● **Source excerpt**
════════

Estimated Third-Quarter Net Profit for Eight Listed Insurers: 2.2633 Trillion Won
Expected to Fall 4% Year-on-Year
Life Insurers Down 9.4%, Non-Life Insurers Up 0.3%
Domestic Market Saturated Due to Low Birth Rates and Aging Population
Insurance companies are expected to see their performance decline in the third quarter, following a downturn in the second quarter. The saturated domestic market, driven by low birth rates and an aging population, is being further impacted by fierce competition in health insurance, reduced investment returns due to low interest rates, and a rising loss ratio in auto insurance, all of which are expected to negatively affect earnings.
According to financial information provider FnGuide on September 29, the consensus (market average estimate) for third-quarter net profit among eight listed domestic insurers-Samsung Life Insurance, Hanwha Life Insurance, Tongyang Life Insurance, Mirae Asset Life Insurance, Samsung Fire & Marine Insurance, Hyundai Marine & Fire Insurance, DB Insurance, and Hanwha General Insurance-stands at 2.2633 trillion won. This represents a projected 4% decrease compared to the third quarter of last year, when net profit was 2.3574 trillion won. By sector, life insurers are expected to see net profit decline by 9.4%, while non-life insurers are projected to see a 0.3% increase. The estimates for Samsung Life Insurance and Samsung Fire & Marine Insurance are on a consolidated basis, while the others are on a standalone basis.
Samsung Life Insurance’s third-quarter net profit is expected to be 667 billion won, a 6.6% decrease compared to the same period last year. Samsung Life Insurance is currently shifting its portfolio from whole life insurance, which has low profitability and high interest rate sensitivity, to health insurance, which offers higher long-term returns. The related increase in expenses is expected to reduce insurance profit. However, investment profit is projected to rise, as the proceeds from the sale of Ferrum Tower in Jung-gu, Seoul, to Dongkuk Steel-amounting to 230 billion won-will be reflected.

════════

Rows from a spatial reasoning dataset
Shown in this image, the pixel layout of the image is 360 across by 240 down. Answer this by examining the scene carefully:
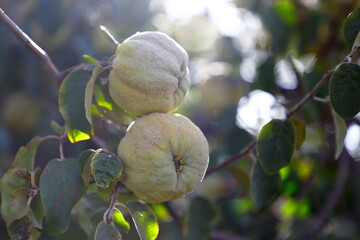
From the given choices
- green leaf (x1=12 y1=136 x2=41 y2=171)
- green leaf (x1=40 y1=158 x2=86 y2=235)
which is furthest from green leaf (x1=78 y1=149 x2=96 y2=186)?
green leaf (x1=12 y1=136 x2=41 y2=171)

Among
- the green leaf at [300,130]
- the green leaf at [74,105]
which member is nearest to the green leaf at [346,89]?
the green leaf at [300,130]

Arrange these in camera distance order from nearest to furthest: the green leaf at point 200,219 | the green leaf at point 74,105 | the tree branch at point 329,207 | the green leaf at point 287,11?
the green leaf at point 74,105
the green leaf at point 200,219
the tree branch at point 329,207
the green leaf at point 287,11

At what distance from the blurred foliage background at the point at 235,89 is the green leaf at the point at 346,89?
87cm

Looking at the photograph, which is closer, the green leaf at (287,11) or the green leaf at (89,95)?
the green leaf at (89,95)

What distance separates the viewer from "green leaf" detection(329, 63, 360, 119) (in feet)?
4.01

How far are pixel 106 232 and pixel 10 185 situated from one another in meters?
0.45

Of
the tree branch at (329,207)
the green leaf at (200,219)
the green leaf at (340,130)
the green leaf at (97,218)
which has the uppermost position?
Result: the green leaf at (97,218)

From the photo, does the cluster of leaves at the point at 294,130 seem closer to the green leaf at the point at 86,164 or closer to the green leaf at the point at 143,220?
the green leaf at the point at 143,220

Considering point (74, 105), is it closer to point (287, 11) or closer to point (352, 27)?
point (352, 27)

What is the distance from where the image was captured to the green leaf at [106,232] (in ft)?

════════

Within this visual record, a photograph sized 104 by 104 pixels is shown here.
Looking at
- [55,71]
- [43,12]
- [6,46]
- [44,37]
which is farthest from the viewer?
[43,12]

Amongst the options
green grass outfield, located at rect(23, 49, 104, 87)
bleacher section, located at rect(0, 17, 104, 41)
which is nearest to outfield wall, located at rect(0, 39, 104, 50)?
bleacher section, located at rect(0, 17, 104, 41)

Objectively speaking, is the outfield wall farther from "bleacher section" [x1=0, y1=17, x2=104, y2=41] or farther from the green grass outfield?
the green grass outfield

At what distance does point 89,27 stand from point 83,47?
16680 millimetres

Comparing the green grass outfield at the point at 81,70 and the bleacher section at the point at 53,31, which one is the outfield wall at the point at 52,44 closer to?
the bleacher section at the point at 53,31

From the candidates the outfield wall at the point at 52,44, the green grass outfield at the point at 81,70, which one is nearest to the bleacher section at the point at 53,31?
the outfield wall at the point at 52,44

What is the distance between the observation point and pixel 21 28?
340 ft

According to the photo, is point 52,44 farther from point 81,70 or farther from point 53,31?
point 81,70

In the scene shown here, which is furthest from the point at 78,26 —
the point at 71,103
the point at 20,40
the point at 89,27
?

════════

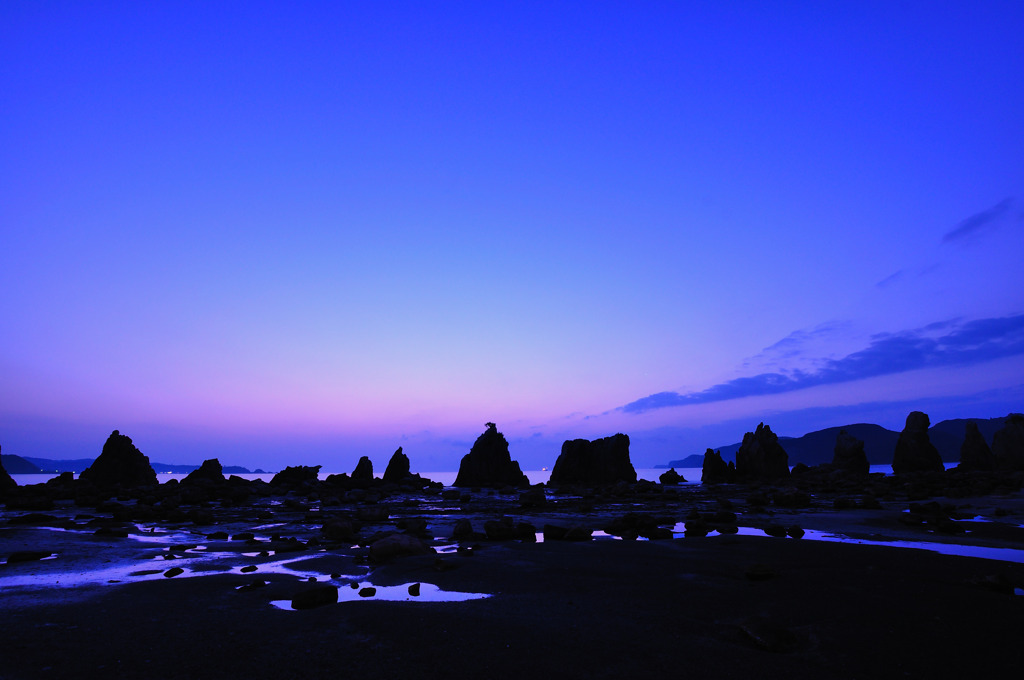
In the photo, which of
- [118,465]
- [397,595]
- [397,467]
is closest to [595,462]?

════════

● **Things to do**
[a] Name every insurer included in the FnGuide consensus figure cited in the article on insurers' third-quarter earnings.
[b] Extend the article on insurers' third-quarter earnings, picking up after its final sentence.

● **Answers for the tasks**
[a] Samsung Life Insurance, Hanwha Life Insurance, Tongyang Life Insurance, Mirae Asset Life Insurance, Samsung Fire & Marine Insurance, Hyundai Marine & Fire Insurance, DB Insurance, and Hanwha General Insurance

[b]
Hanwha Life Insurance’s third-quarter net profit is estimated at 206.5 billion won, a 12.8% decrease compared to the same period last year. Hanwha Life Insurance’s performance is expected to deteriorate due to intense competition to secure health insurance customers, a sector where non-life insurers hold a 70% market share. In the first half of this year, Hanwha Life Insurance’s net profit was only 179.7 billion won, down 48.3% from the previous year. Loss-making contracts in some aggressively marketed health insurance products, coupled with poor investment returns, were cited as reasons.
Tongyang Life Insurance’s third-quarter net profit is expected to plunge 51.3% year-on-year to 44 billion won. This is believed to reflect costs related to strengthening capital adequacy and its incorporation into Woori Financial Group.
Mirae Asset Life Insurance’s third-quarter net profit is forecast to soar by 723.6% year-on-year to 29 billion won. This surge is attributed to robust sales of variable insurance products, the company’s main offering, amid rising domestic and international stock markets this year.
Samsung Fire & Marine Insurance’s third-quarter net profit is estimated at 550.6 billion won, a 0.7% decline from the same period last year. The company’s leading market share in auto insurance is expected to be a drag. In the second quarter, Samsung Fire & Marine Insurance managed to earn only 800 million won in auto insurance. Kiwoom Securities recently reported that Samsung Fire & Marine Insurance is expected to post a 33 billion won loss in auto insurance in the third quarter, with the deficit projected to widen to 112 billion won in the fourth quarter.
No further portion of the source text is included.